EXERCISE - Begin at the line that has "The visual dimensions" and stop after the line that has "Is the maitake". Write those lines out again with "red plastic handle" swapped for "blue plastic handle", leaving everything else unchanged.

** begin **

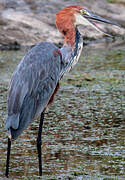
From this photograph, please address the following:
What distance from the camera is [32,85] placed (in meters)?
4.73

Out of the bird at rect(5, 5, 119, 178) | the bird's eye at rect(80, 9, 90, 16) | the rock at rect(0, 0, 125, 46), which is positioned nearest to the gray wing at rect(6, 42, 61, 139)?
the bird at rect(5, 5, 119, 178)

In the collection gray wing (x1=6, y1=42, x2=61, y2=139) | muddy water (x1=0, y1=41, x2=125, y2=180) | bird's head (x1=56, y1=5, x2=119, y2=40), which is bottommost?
muddy water (x1=0, y1=41, x2=125, y2=180)

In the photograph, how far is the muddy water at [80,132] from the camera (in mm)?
4910

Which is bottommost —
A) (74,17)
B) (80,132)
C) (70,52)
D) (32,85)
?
(80,132)

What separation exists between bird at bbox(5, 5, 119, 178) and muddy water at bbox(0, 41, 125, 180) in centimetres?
31

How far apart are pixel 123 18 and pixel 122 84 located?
6.88 m

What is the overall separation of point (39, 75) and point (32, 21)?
905 cm

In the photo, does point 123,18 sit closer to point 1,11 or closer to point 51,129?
point 1,11

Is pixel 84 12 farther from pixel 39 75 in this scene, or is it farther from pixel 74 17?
pixel 39 75

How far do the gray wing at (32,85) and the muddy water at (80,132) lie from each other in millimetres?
560

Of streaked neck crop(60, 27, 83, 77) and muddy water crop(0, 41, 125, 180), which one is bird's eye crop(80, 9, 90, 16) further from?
muddy water crop(0, 41, 125, 180)

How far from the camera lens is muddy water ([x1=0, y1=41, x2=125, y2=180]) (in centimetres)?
491

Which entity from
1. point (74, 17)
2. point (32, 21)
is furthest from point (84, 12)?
point (32, 21)

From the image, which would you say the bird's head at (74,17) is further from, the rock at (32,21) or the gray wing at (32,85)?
the rock at (32,21)
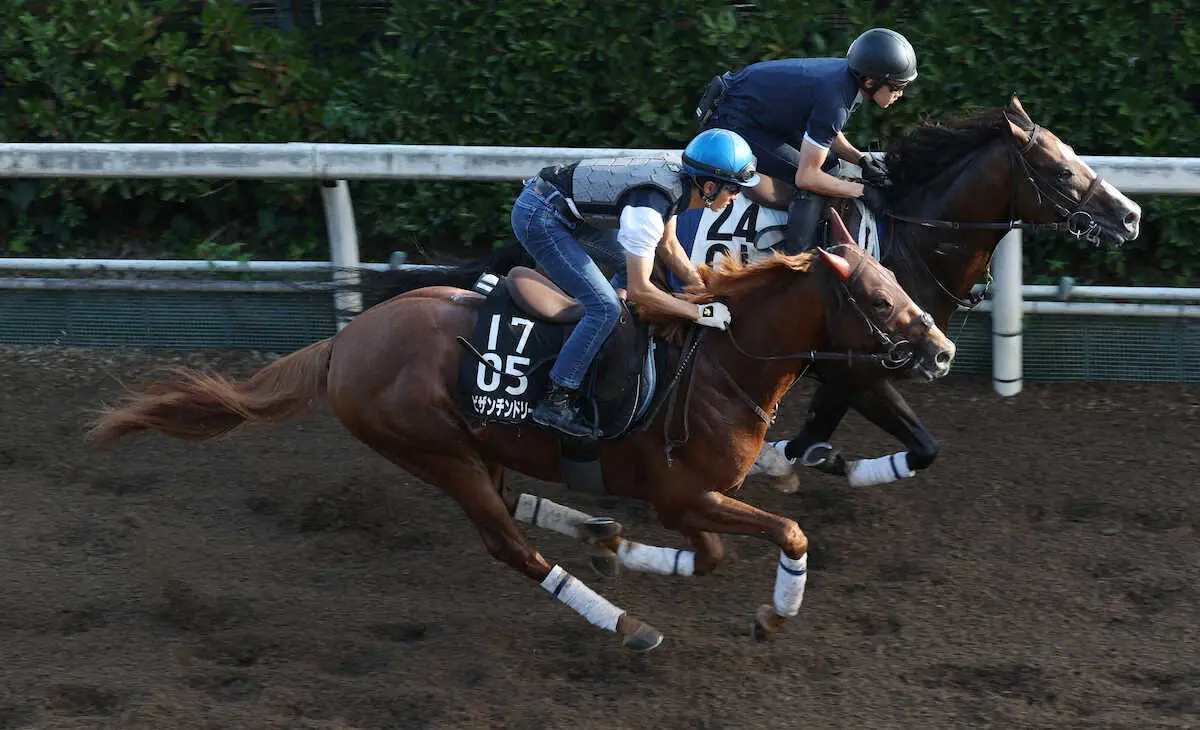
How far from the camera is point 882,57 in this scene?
5645 millimetres

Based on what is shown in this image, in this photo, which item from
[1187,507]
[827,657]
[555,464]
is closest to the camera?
[827,657]

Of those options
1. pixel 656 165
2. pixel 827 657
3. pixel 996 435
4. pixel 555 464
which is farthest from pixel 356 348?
pixel 996 435

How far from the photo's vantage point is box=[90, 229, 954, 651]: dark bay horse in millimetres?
4688

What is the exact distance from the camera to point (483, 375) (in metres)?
4.89

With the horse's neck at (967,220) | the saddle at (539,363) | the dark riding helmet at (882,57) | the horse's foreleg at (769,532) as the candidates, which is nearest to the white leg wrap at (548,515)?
the saddle at (539,363)

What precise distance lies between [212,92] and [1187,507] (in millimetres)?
5550

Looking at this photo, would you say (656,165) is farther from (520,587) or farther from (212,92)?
(212,92)

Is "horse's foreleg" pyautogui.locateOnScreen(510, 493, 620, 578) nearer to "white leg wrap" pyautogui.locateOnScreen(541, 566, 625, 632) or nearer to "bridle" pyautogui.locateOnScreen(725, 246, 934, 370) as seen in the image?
"white leg wrap" pyautogui.locateOnScreen(541, 566, 625, 632)

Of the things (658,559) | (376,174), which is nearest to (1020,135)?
(658,559)

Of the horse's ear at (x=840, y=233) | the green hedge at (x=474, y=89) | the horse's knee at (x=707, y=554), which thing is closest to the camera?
the horse's ear at (x=840, y=233)

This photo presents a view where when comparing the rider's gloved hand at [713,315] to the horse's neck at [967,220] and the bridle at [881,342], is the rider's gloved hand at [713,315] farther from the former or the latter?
the horse's neck at [967,220]

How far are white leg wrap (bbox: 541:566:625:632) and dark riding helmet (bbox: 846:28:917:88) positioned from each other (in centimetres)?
246

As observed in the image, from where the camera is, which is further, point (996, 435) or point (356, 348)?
point (996, 435)

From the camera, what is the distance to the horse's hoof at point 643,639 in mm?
4844
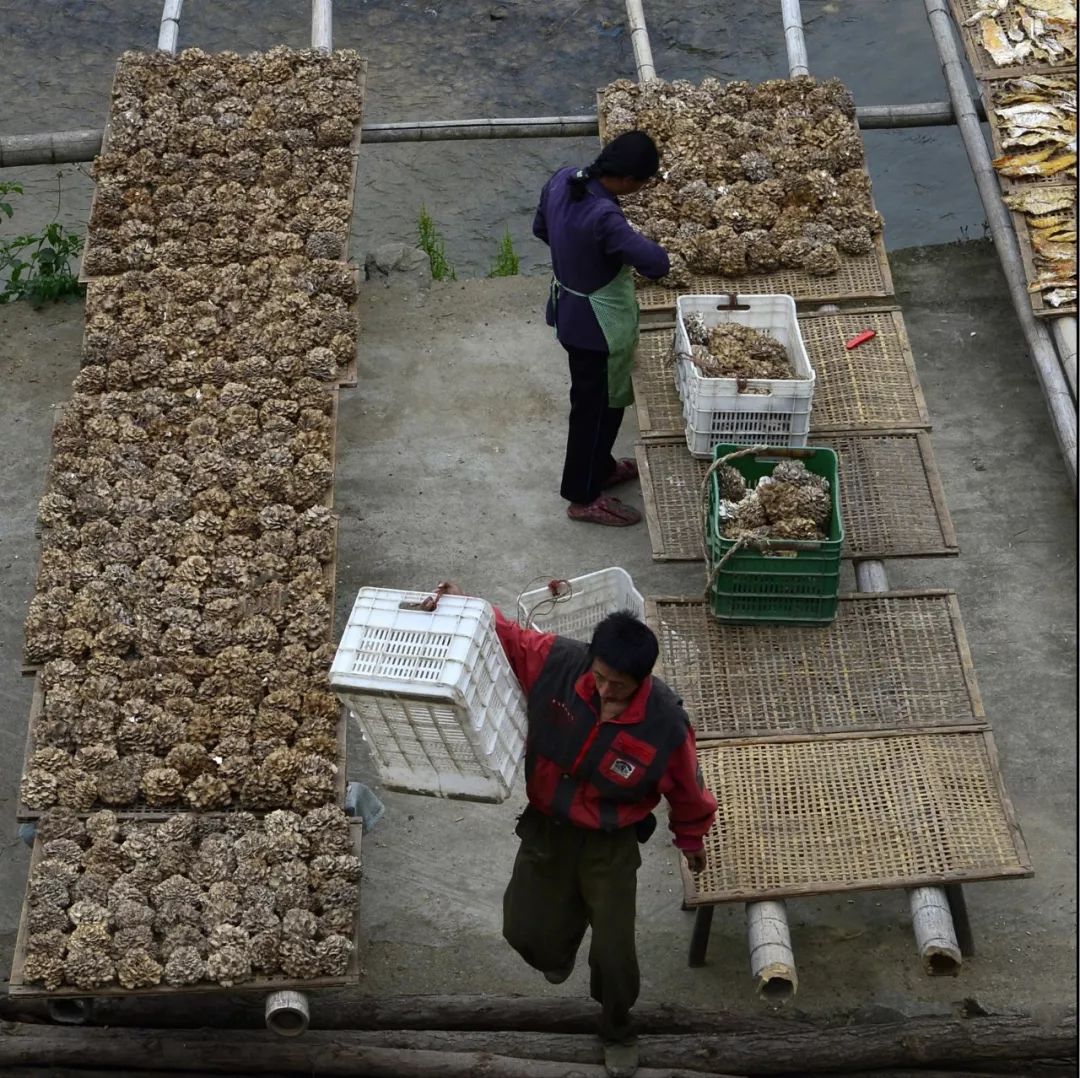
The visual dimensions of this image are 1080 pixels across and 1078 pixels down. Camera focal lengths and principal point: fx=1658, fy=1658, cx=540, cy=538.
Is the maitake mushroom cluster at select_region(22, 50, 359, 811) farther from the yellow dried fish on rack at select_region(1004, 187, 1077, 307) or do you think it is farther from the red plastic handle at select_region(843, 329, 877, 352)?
the yellow dried fish on rack at select_region(1004, 187, 1077, 307)

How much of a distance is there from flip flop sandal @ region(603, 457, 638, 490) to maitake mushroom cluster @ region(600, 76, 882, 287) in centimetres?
80

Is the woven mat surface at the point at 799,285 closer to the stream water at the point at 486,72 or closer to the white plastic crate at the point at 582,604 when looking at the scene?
the white plastic crate at the point at 582,604

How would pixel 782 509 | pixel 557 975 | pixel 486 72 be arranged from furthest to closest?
1. pixel 486 72
2. pixel 782 509
3. pixel 557 975

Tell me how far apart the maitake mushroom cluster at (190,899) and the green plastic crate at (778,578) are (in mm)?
1522

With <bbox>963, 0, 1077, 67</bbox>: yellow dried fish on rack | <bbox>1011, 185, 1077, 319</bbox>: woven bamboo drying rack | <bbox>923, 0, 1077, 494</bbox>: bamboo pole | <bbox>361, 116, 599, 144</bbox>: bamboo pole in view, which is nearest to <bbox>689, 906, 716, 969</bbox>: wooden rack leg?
<bbox>923, 0, 1077, 494</bbox>: bamboo pole

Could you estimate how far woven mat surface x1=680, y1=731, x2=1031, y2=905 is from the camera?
A: 4848 millimetres

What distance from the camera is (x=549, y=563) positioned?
6.79 metres

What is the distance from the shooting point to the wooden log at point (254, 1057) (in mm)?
4574

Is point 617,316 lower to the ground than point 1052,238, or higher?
lower

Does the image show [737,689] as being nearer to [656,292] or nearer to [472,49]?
[656,292]

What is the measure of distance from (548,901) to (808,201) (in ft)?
12.8

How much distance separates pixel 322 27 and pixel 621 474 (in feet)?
9.85

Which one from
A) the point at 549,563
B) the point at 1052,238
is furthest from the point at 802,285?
the point at 549,563

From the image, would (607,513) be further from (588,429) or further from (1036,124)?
(1036,124)
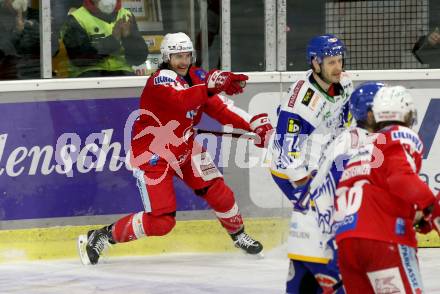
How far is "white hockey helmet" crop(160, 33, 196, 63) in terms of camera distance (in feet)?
22.5

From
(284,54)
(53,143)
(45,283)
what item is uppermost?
(284,54)

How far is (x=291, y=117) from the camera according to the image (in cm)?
605

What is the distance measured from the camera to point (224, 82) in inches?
257

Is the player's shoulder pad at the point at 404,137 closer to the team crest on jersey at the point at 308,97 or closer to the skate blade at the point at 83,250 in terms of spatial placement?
the team crest on jersey at the point at 308,97

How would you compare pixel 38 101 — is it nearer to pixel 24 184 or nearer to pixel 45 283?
pixel 24 184

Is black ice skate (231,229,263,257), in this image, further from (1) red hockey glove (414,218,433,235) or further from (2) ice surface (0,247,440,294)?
(1) red hockey glove (414,218,433,235)

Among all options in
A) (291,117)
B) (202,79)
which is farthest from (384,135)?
(202,79)

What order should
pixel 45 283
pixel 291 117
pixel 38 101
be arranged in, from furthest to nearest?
pixel 38 101 → pixel 45 283 → pixel 291 117

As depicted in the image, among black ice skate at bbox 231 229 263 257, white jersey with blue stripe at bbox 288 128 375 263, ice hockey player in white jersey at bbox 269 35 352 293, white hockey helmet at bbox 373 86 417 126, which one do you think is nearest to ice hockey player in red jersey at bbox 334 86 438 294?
white hockey helmet at bbox 373 86 417 126

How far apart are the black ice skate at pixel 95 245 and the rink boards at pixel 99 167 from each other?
241 millimetres

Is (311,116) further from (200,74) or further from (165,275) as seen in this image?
(165,275)

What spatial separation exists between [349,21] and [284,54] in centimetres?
46

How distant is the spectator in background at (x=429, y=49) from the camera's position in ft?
24.7

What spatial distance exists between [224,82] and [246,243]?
46.4 inches
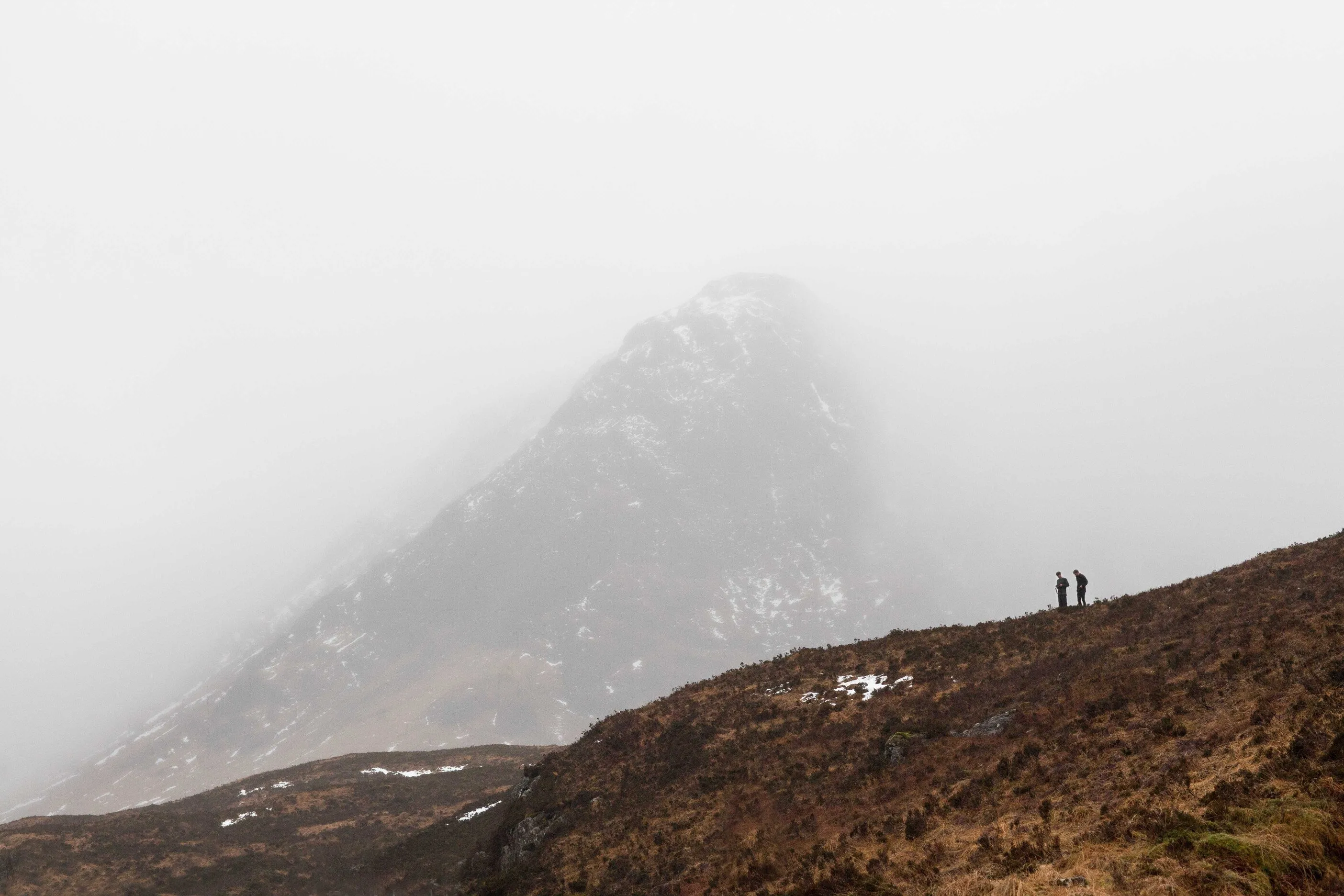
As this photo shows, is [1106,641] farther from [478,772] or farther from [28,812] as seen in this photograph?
[28,812]

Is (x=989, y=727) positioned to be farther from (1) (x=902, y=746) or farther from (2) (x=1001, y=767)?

** end **

THE OUTPUT -
The visual dimensions of this image are 1080 pixels across and 1078 pixels down. Camera focal lengths and principal point: fx=1658, fy=1658, cx=540, cy=538.
Is the maitake mushroom cluster at select_region(22, 50, 359, 811) farther from the yellow dried fish on rack at select_region(1004, 187, 1077, 307) or do you think it is farther from the blue plastic handle at select_region(843, 329, 877, 352)?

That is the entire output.